Inspiration
Financial analysis training today is outdated: students and junior analysts are still reading hundreds of pages of 10-Qs and 10-Ks with little feedback. Meanwhile, professionals spend countless hours manually summarizing filings.
We were inspired by how medical education uses SOAP notes to teach clinical reasoning: structured, graded, and iterative.
Our idea was to bring that same revolution to finance — turning the overwhelming world of SEC filings into structured, learnable notes using AI.
What it does
QNotes transforms SEC filings, earnings transcripts, and financial statements into structured “F-Notes” using the SMAP framework:
S – Subjective: Management tone and qualitative insights M – Metrics: Key financial ratios and numbers A – Assessment: AI interpretation of performance and risks P – Plan: Recommended next steps or areas to monitor
The result is a one-page financial summary — clear, teachable, and interactive.

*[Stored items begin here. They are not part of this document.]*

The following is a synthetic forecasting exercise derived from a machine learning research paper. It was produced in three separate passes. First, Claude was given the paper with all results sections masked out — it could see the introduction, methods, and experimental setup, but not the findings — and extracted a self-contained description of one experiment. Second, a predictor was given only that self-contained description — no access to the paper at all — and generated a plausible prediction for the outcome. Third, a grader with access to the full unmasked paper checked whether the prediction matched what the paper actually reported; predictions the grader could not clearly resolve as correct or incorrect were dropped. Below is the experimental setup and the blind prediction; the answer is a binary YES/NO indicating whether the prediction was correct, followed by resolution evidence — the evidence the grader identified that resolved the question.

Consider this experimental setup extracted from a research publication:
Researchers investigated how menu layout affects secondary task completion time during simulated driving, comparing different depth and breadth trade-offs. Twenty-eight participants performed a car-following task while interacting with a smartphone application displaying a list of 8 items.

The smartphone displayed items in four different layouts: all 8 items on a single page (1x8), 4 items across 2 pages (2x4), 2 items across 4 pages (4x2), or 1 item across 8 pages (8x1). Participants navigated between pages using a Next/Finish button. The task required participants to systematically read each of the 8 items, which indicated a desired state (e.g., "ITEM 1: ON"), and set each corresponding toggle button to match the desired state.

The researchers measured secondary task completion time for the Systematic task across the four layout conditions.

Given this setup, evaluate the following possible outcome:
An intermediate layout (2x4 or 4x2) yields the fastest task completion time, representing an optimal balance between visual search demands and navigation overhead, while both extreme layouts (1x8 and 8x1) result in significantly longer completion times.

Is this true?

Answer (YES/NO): NO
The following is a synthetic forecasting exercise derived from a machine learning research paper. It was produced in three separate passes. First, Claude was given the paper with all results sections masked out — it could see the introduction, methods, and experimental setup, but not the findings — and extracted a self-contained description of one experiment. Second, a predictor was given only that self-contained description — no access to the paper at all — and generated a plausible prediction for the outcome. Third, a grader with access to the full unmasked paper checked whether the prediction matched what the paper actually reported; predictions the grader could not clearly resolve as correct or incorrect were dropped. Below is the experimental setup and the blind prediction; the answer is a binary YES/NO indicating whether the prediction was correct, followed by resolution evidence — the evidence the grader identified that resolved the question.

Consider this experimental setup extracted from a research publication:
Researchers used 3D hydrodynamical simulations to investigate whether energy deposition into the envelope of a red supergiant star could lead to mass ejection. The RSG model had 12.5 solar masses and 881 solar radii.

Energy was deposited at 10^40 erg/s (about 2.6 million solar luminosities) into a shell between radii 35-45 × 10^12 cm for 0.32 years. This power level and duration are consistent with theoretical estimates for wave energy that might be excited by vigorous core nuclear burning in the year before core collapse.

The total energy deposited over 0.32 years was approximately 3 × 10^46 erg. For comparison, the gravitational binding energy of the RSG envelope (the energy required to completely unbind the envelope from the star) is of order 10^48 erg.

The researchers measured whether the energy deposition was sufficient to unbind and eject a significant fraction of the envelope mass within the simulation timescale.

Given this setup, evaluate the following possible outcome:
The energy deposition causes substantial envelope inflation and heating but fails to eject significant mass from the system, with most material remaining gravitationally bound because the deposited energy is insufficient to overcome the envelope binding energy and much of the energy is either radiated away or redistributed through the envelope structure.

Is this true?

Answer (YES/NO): YES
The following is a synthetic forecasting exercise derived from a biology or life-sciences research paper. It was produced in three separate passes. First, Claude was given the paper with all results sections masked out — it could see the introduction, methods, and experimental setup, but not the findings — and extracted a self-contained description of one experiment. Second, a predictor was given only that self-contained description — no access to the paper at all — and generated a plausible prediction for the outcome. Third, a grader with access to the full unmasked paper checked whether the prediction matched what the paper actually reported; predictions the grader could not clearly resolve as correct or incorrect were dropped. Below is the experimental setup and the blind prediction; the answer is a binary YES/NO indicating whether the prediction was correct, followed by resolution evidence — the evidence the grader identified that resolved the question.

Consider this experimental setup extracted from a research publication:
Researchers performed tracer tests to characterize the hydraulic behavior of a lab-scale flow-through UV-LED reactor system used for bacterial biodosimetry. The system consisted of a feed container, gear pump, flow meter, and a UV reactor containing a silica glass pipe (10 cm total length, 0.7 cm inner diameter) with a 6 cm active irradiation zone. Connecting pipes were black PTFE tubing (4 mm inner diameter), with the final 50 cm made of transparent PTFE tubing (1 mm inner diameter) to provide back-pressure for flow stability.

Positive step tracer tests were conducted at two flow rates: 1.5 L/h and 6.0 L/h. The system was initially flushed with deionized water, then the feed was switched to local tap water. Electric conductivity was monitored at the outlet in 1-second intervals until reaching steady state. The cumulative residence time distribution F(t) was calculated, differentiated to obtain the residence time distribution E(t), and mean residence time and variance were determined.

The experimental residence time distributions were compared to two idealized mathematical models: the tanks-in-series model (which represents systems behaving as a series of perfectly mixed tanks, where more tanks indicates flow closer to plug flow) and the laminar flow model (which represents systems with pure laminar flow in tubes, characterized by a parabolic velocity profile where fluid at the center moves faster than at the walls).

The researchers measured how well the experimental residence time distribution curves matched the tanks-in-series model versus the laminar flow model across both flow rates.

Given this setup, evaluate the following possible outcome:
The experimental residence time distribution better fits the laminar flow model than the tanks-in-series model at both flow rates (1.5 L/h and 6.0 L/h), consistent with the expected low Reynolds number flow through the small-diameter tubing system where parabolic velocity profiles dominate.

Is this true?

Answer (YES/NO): NO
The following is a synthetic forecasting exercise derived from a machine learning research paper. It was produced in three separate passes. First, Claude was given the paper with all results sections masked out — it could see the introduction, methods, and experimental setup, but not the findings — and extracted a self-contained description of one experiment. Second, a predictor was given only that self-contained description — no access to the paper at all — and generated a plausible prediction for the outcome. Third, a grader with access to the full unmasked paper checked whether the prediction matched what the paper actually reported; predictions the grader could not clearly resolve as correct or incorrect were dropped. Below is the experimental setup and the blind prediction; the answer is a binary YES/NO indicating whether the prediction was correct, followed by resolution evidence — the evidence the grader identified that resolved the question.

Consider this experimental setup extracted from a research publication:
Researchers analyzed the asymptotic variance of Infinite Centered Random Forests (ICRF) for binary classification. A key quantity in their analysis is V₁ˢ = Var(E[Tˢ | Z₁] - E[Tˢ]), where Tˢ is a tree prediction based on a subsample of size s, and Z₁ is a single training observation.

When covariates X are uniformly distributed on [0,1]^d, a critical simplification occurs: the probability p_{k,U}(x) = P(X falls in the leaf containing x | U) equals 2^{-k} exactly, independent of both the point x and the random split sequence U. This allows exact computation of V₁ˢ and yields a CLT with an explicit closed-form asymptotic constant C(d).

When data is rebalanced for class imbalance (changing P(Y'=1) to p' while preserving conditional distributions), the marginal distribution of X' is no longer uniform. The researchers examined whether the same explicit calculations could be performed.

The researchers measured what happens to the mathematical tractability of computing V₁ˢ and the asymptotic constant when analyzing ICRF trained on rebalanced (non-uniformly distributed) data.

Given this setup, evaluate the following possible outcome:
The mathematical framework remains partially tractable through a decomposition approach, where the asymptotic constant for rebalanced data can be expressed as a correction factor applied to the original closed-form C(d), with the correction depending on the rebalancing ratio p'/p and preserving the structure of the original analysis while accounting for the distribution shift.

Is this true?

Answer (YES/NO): NO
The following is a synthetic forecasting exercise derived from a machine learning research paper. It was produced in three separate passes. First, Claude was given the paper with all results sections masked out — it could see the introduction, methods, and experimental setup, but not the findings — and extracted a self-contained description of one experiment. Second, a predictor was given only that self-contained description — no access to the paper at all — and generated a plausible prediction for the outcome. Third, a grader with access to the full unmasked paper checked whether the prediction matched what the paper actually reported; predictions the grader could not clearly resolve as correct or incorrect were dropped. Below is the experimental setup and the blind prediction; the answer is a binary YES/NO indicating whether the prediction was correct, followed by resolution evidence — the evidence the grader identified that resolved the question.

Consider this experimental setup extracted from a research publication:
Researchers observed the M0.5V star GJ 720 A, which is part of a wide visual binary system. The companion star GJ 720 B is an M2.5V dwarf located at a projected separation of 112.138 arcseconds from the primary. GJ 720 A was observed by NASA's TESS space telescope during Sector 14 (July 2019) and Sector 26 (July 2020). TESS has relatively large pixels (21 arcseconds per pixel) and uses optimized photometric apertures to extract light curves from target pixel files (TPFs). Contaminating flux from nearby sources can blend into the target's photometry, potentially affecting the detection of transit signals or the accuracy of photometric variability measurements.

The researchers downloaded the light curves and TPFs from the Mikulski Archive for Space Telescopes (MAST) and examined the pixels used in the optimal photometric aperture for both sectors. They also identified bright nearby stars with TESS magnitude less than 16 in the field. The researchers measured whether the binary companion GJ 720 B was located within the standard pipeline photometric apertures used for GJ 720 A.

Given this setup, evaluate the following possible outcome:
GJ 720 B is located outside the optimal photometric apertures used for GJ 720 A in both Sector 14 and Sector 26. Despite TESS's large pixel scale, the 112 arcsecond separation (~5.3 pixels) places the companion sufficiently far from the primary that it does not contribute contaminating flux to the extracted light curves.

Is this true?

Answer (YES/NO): YES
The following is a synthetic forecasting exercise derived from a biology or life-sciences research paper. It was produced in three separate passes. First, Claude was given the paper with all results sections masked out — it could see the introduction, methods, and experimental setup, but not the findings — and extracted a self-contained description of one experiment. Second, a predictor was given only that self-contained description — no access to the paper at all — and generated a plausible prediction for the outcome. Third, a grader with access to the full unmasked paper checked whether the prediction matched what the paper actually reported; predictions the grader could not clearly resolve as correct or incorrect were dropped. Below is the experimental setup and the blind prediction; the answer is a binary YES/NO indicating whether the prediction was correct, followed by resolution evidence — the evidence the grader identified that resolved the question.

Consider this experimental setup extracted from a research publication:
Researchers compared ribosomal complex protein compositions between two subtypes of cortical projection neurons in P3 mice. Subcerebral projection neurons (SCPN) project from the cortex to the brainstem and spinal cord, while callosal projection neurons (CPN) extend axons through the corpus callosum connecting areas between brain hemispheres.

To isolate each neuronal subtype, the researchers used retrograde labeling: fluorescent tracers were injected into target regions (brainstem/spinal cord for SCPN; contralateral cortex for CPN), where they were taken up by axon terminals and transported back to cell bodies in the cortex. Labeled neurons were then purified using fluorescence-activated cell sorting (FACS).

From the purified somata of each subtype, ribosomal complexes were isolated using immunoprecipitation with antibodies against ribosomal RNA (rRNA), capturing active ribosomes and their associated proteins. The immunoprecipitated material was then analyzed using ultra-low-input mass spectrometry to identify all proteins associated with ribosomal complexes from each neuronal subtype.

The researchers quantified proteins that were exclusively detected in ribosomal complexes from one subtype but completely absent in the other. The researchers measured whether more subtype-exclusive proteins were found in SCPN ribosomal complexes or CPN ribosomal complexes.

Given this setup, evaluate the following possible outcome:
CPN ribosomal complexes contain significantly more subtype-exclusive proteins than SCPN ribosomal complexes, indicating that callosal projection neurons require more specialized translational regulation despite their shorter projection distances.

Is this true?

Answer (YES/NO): NO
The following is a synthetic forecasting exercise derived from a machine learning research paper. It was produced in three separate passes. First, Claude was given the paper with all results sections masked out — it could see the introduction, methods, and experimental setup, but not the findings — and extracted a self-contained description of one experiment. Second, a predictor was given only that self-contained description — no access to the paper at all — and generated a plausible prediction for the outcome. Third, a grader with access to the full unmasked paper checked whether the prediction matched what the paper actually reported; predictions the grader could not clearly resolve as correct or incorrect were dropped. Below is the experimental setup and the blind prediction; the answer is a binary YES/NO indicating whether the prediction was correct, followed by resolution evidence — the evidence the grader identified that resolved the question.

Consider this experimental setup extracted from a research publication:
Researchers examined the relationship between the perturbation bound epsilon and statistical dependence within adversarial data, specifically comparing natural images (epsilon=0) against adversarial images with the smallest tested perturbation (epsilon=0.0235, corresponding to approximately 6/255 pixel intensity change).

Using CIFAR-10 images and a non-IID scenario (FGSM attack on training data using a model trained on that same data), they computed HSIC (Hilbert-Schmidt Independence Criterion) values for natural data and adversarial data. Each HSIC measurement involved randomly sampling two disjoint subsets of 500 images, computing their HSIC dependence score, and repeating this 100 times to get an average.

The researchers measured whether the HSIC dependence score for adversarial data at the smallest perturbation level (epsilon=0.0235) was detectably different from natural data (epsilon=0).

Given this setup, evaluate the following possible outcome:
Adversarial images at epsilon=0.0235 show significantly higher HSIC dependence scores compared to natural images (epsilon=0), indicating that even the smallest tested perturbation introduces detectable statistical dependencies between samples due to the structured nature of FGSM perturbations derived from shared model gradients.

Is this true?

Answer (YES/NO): YES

Users (students, analysts, advisors) can:
- Generate AI-powered SMAP notes
- Edit their own version
- Receive AI feedback and grading on completeness, clarity, and insight depth
- Learn through inline hints, flashcards, and quizzes
- Compare their analysis to the AI gold standard SMAP
In essence: AI-powered note-taking, grading, and learning for financial filings.
What we learned
Finance professionals crave structured summarization, but students crave interactive feedback — combining both creates powerful engagement. The SMAP framework makes complex filings digestible and measurable. Contextual AI grading (not just right/wrong) helps users improve critical thinking faster. Building with structured frameworks (like SOAP → SMAP) is the key to scaling AI learning tools in any professional field.
How we built it
We used Figma to design our app and implemented our design using React Native. The entirety of the backend was completed using Python and the Snowflake API. We used Gemini and LangChain to implement our AI analysis and educational features. The voice agent was implemented with 11ElevenLabs. We used the SEC's Edgar API to collect our financial data and Supabase for DB management.
Challenges
Earnings statements can be over 50+ pages; naturally, this was a lot of data that was being collected using the Edgar API. The biggest challenge was using all this data with the Gemini API to deliver the relevant AI analyses.
What's next for QNotes
Phase 1: Expand coverage to include press releases, investor presentations, and ESG reports. Phase 2: Build an AI grader dashboard for professors and firms to assign and review SMAP notes. Phase 3: Launch a QNotes Learning Hub with skill tracking (e.g., “Risk Analysis” score improving over time). Phase 4: Integrate live market data and valuation models — connecting filings to real-world stock performance.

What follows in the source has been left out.